O vírus é o parasita por excelência, incapaz de ser protagonista de sua própria vida. Ele precisa do auxílio de uma célula, da qual se apropria à força. Ele sequestra algumas partes da célula. Caso contrário, não conseguirá se replicar, ter "filhotes". Quando não está usufruindo de uma célula, o vírus navega pelo mundo, como um náufrago à deriva, esperançoso de encontrar uma ilha - um ser vivo dotado de células compatíveis com o seu material genético - onde possa encontrar boas condições de ter seus "filhotes". Observem que além de encontrar a ilha, terá de ser compatível. Dupla tarefa.
Muitas vezes violento.
Por vezes, o encontro do vírus com a ilha é violento - a medicina denomina de patogênico. O náufrago se faz dono da ilha, consome todos seus recursos e vai embora. Estará ainda faminto. Procurará por outras ilhas similares. Não sem antes se reproduzir, ter milhares de "filhotes", para otimizar a nova empreitada. É essa a relação que temos com o novo coronavírus. Somos uma ilha a ser devorada. Muitos vírus novos agem dessa maneira destrutiva, com o passar dos anos, tendem a ser menos violentos. São violentos enquanto "bebês". Fruto dessa destruição anárquica da ilha, podem também se auto-destruir. Mas podem aprender, e se tornarem comensais.
Vírus comensal.
Mas há os vírus que são comensais. São a maioria. O náufrago habita a ilha de forma sustentável. Pesca seus peixes, bebe seus cocos, tomando cuidado para não extinguir nenhum recurso natural. Em termos médicos: esse tipo de vírus vive dentro das células, faz uso de seu maquinário, mas não a adoece. Não tenta matar aquele que tão bem o acolheu.
O terceiro tipo de vírus são os mutualista.

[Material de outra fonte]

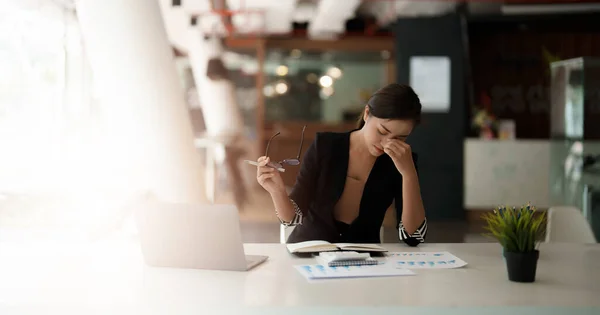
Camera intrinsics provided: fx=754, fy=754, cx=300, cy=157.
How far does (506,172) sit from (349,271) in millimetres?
8610

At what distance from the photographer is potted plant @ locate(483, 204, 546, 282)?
2344 millimetres

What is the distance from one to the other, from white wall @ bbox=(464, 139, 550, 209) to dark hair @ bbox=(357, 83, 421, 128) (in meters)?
7.70

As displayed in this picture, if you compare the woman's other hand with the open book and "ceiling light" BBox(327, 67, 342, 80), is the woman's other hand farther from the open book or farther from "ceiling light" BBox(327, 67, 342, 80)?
"ceiling light" BBox(327, 67, 342, 80)

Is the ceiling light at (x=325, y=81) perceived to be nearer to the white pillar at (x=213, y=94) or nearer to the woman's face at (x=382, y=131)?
the white pillar at (x=213, y=94)

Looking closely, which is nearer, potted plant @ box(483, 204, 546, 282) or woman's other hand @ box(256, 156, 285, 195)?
potted plant @ box(483, 204, 546, 282)

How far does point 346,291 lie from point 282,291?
0.60 feet

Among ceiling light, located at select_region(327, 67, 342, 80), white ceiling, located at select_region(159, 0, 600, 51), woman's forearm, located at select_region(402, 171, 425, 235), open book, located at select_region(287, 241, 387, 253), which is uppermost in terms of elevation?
white ceiling, located at select_region(159, 0, 600, 51)

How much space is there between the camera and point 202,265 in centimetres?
248

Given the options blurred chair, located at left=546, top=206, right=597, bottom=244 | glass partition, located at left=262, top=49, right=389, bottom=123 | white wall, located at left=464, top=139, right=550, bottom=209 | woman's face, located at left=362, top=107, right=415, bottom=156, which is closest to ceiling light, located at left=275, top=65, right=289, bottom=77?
glass partition, located at left=262, top=49, right=389, bottom=123

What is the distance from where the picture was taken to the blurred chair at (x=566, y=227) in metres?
3.74

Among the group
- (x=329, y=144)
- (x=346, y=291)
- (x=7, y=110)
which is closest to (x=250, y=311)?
(x=346, y=291)

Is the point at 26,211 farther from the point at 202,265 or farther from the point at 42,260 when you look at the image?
the point at 202,265

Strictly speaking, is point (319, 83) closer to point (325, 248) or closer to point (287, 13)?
point (287, 13)

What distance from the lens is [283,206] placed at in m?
3.16
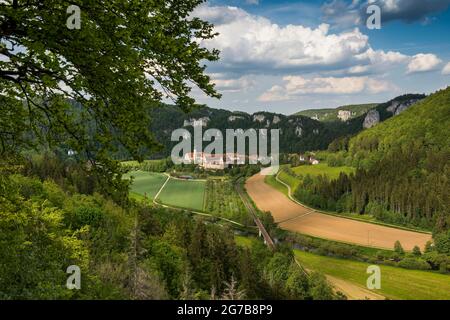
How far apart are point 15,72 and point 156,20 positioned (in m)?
3.35

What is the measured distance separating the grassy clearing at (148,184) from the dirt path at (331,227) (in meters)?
35.5

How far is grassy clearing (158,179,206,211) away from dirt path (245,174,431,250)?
18835 millimetres

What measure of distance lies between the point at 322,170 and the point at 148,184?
79.9m

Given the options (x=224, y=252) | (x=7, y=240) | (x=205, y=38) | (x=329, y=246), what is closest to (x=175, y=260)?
(x=224, y=252)

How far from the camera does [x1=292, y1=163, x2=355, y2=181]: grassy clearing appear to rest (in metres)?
174

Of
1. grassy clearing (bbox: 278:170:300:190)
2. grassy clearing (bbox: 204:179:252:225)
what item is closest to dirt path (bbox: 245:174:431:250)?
grassy clearing (bbox: 204:179:252:225)

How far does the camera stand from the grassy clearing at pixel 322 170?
174 m

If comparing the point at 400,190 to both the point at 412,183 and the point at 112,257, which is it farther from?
the point at 112,257

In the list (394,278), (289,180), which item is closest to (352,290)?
(394,278)

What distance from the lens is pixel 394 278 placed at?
6300 cm

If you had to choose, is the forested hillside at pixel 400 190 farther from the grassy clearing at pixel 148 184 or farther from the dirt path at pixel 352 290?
the grassy clearing at pixel 148 184

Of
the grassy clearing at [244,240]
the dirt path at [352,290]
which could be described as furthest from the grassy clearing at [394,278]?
the grassy clearing at [244,240]
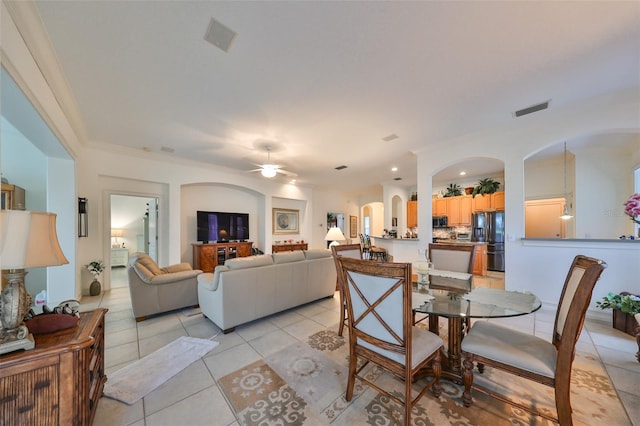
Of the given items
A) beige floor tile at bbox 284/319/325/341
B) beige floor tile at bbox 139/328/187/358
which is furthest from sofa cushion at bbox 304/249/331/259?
beige floor tile at bbox 139/328/187/358

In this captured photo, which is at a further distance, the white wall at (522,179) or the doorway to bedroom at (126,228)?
the doorway to bedroom at (126,228)

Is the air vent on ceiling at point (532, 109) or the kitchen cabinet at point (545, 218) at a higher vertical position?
the air vent on ceiling at point (532, 109)

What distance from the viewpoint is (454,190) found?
23.4 ft

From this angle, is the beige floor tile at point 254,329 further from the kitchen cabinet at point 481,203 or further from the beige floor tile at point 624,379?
the kitchen cabinet at point 481,203

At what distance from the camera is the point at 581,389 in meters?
1.77

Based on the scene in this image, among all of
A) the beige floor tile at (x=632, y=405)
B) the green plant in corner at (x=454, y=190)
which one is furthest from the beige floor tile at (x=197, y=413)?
the green plant in corner at (x=454, y=190)

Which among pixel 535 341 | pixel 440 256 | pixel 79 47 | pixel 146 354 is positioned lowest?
pixel 146 354

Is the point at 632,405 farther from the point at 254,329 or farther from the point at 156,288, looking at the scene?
the point at 156,288

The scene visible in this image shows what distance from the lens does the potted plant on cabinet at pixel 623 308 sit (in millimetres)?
2531

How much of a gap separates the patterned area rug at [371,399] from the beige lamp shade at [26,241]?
1.49 m

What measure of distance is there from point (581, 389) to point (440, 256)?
155cm

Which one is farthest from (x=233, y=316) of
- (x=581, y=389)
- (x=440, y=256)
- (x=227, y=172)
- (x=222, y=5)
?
(x=227, y=172)

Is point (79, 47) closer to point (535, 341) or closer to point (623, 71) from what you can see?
point (535, 341)

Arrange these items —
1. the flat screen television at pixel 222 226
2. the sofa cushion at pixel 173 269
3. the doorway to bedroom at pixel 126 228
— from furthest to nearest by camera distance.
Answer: the doorway to bedroom at pixel 126 228 < the flat screen television at pixel 222 226 < the sofa cushion at pixel 173 269
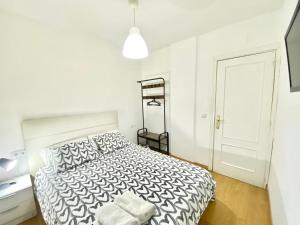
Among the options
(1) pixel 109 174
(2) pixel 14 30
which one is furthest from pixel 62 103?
(1) pixel 109 174

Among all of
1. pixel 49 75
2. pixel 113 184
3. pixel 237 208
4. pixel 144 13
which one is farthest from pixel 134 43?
pixel 237 208

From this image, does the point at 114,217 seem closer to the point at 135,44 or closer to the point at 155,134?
the point at 135,44

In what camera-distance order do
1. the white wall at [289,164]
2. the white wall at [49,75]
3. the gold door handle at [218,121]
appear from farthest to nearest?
the gold door handle at [218,121], the white wall at [49,75], the white wall at [289,164]

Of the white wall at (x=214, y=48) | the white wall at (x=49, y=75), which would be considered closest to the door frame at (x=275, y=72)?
the white wall at (x=214, y=48)

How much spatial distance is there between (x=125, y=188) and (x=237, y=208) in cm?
149

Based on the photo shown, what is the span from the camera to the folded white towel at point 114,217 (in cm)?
103

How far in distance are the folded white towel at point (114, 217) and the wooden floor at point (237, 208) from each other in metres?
1.08

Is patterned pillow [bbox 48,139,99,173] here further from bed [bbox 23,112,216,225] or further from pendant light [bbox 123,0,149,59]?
pendant light [bbox 123,0,149,59]

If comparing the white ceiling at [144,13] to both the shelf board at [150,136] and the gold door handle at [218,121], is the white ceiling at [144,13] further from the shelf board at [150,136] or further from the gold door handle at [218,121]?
the shelf board at [150,136]

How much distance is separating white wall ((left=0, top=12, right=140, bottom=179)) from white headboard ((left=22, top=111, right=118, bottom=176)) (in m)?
0.10

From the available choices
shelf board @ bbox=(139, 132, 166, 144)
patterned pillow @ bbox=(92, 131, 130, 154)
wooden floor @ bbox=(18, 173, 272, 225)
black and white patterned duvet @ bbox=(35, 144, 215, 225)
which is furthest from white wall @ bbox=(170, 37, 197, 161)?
patterned pillow @ bbox=(92, 131, 130, 154)

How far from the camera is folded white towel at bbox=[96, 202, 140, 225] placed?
1.03m

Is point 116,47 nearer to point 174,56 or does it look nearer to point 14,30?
point 174,56

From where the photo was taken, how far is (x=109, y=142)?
8.04 feet
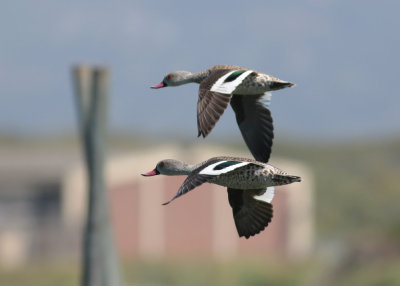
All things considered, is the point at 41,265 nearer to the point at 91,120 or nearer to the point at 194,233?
the point at 194,233

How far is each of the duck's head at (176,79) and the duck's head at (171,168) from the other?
0.28 m

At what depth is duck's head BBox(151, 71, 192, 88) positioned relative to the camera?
3246mm

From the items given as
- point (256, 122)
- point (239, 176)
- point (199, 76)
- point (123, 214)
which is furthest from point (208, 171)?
point (123, 214)

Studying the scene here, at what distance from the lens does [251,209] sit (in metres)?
3.44

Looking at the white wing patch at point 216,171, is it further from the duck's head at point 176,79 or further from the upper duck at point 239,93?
the duck's head at point 176,79

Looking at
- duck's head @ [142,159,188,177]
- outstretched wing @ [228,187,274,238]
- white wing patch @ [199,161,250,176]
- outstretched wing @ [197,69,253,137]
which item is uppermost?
outstretched wing @ [197,69,253,137]

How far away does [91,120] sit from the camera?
13.0m

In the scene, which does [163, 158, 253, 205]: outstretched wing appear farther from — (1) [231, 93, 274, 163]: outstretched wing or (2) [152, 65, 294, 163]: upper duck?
(1) [231, 93, 274, 163]: outstretched wing

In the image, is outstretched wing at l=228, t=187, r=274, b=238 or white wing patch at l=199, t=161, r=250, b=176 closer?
white wing patch at l=199, t=161, r=250, b=176

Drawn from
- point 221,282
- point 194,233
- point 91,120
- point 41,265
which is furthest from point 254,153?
point 194,233

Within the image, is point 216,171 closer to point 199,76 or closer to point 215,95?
point 215,95

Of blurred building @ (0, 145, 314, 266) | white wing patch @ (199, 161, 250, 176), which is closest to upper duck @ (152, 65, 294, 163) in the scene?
white wing patch @ (199, 161, 250, 176)

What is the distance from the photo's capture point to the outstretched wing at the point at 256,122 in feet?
10.9

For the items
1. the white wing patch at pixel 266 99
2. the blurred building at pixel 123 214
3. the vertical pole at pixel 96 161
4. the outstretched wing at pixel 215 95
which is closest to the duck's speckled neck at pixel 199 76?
the outstretched wing at pixel 215 95
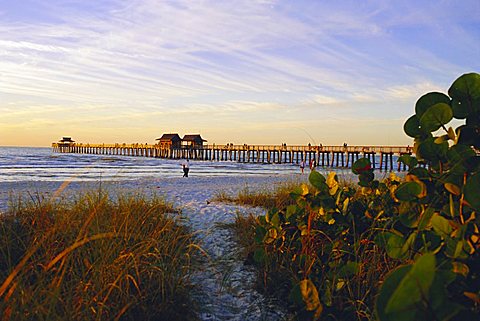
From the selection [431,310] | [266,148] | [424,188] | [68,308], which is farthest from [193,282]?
[266,148]

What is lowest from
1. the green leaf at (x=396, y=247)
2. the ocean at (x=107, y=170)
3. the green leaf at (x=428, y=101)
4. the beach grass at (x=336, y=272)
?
the ocean at (x=107, y=170)

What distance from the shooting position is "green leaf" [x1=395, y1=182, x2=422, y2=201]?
2242 millimetres

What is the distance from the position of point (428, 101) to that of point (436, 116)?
19cm

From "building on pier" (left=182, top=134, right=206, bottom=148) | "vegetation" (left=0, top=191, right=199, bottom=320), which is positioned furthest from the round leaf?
"building on pier" (left=182, top=134, right=206, bottom=148)

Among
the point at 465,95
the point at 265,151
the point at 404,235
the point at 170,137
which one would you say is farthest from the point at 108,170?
the point at 170,137

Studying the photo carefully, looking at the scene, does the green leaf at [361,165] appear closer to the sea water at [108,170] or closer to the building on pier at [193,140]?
the sea water at [108,170]

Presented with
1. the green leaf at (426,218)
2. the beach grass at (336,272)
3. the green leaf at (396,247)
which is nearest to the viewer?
the green leaf at (426,218)

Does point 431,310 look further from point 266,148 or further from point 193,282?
point 266,148

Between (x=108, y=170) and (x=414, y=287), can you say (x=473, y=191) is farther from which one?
(x=108, y=170)

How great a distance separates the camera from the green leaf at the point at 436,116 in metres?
2.05

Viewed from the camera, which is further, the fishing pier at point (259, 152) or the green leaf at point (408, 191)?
the fishing pier at point (259, 152)

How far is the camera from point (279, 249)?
4402 millimetres

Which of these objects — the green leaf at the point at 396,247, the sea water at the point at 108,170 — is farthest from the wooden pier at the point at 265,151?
the green leaf at the point at 396,247

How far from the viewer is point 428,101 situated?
2.28m
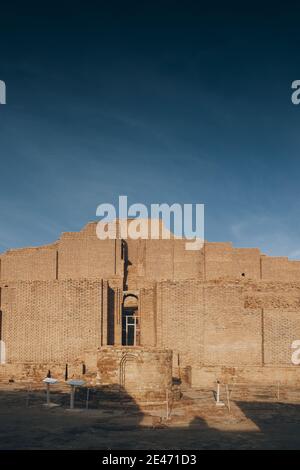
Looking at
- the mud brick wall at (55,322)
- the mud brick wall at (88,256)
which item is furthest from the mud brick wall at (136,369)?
the mud brick wall at (88,256)

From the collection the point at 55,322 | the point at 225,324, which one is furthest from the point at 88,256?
the point at 225,324

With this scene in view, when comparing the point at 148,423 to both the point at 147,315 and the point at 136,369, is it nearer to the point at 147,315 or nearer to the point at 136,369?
the point at 136,369

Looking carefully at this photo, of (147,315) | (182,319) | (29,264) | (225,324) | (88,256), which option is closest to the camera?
(225,324)

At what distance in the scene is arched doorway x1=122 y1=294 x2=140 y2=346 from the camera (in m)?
29.9

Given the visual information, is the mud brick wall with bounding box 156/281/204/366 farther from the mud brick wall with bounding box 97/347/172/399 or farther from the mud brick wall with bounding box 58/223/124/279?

Também há os mutualista. São aqueles vírus que agem como o náufrago que chega à ilha e planta uma horta, além de não depredá-la. É como se fosse um casamento arranjado, que tem tudo para não dar certo, mas acaba prosperando por obra do acaso e pela capacidade de adaptação de cada cônjuge. O exemplo clássico é das abóboras que, com o casamento com o potyvírus, se torna menos apetecível para alguns besouros, seus mais vorazes predadores. Também há o vírus da hepatite G que retarda o desenvolvimento do HIV em humanos.
O caminhão e a moto.
Pense que a célula é um caminhão, e que o vírus, muito menor, é uma moto. Eles param lado a lado no sinal de trânsito, e o motoqueiro anuncia o assalto. Se a moto (o vírus) é feito de DNA , o motoqueiro só precisa tomar o combustível para seguir viagem. Se a moto for de RNA, é como se fosse movida a eletricidade e, nesse caso, roubar o combustível é inútil. O motoqueiro tomara outras coisas que faltem em sua moto como a caçamba, o farol de milha, o estepe... ou seja, o vírus de RNA tende a fazer um estrago maior. É o caso do novo coronavírus, um bebê trapalhão, causador de inúmeros estragos.